Tarikan ini ada rumusnya. Empat puluh tarikan disesuaikan dengan lirik lagu Indonesia Raya. Jika penggerek kehilangan tarikan satu tempo saja, maka pengerak pusing bukam kepalang. Bendera bisa terlambat berkibar di atas tiang.
Nah, bagaimana mengukur panjang tali di setiap tarikan? Biar Paskibraka saja yang tau dan mengerti.
Sedangkan pembentang, berposisi di sebelah kanan. Ia membentang bendera dengan gerakan sigap dan tangkas saat kain selebar 2x3 meter itu siap untuk dikibarkan. Bahkan sebelum upacara dimulai, ia harus memastikan bahwa bendera itu dilipat dengan lipatan yang benar. Pembaca mungkin pernah melihat bendera terpelintir saat dibentangkan? Nah, itu akibat lipatan tidak dipastikan dengan benar.
Ketangkasan dan momen yang tepat dalam membentang juga perlu jadi perhatian. Saat dibentang, bendera berbunyi seperti robekan. Empat sudut bendera mesti ditarik kencang. Satu sisi sampai lepas maka... gagal.
"Bendera, siap!" begitu teriakan khasnya saat bendera dibentangkan vertikal.
Nah, ada tiga momen paling mendebarkan saat pengibaran.

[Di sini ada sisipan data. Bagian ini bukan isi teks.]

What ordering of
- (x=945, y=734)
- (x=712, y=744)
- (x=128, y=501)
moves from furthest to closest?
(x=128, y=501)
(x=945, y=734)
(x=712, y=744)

Ini yang jadi indikasi bahwa pengibaran berhasil dilaksanakan. Pertama, proses serah terima bendera dari inspektur upacara kepada pembawa baki. Kedua, proses bendera dibentangkan saat sebelum dikibarkan. Dan ketiga, bendera menyentuh puncak saat lagu Indonesia Raya selesai berkumandang.
Nah apa yang terjadi jika ketiga momen berharga ini gagal? Tangan kanan bentuk posisi satu jari telunjuk, gesekkan ke leher horizontal dari kiri ke kanan. Penggal!!!Â
Satu pasukan akan menangis bombay meraung-raung. Lunglai seperti tentara kalah perang. Jangan coba-coba!!!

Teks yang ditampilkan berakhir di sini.